As it should be. It's impossible to live in community if the world is ruled by emotion, by what a man feels must be the case. Because no two men feel exactly the same. The world could never be anything if it must be everything. Neither can we live together if all we have is fact, if all we have is information. There's no meaning in that. There's nothing deeper to draw us together. In a world of fact, life is not a story we're telling; it's a game in which we are merely the tokens. 

Even those of us who cannot articulate such an idea know this to be true. We know it because there have been times in our lives when we have been overwhelmed by the truth, by the real truth, by this thing that is both fact and fulfilling, that is direct and deep, that is verifiable and validating, that is universally real and intimately personal. There have been times where we've come to know, to truly know, what truth is and we've realized what that word really means. 

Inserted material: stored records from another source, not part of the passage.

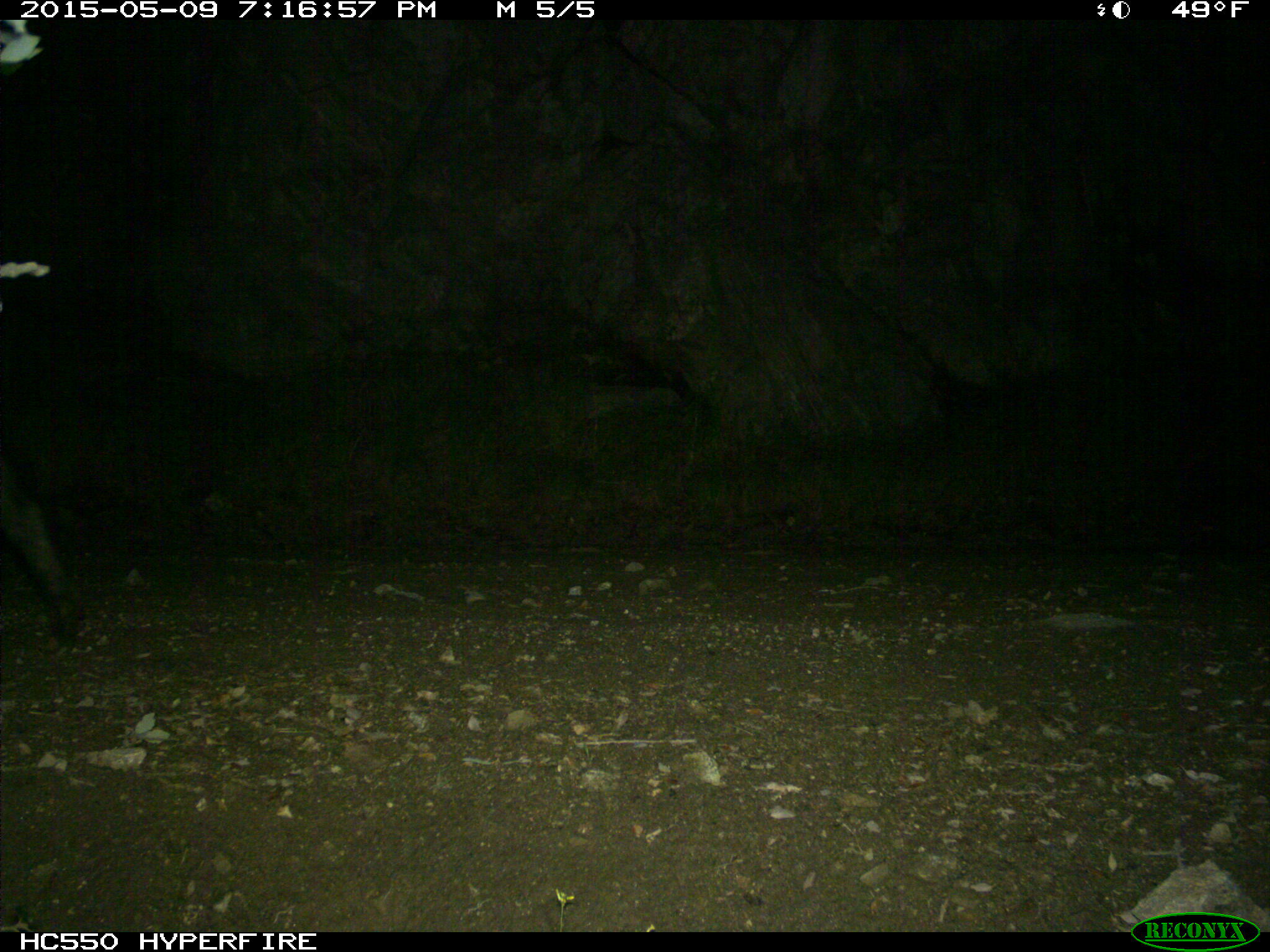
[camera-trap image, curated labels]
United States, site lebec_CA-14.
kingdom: Animalia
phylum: Chordata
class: Mammalia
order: Artiodactyla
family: Suidae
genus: Sus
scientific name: Sus scrofa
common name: wild boar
Sus scrofa (wild boar).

I don't know how all this plays out on our streets. I don't know how we bring our world back to a place like this, a place where there is room for real truth among us. I don't know how you get a man who feels this can't be right to look at the facts, and I don't know how you get a man who knows the facts to look beyond them into the eyes of the wounded. I wish I did. I wish I could smear my hand over our blacks and whites and blur them into shades of grey where we can see both what is real and what that really means with the same eyes. I wish I knew how to make us less angry at one another and more broken for each other. But I don't. 

All I know is that truth is out there. And it's also in here. And it's everywhere. And it's somewhere. And we've lost truth - real truth - among us. And I'm not sure how, at this point, we get it back.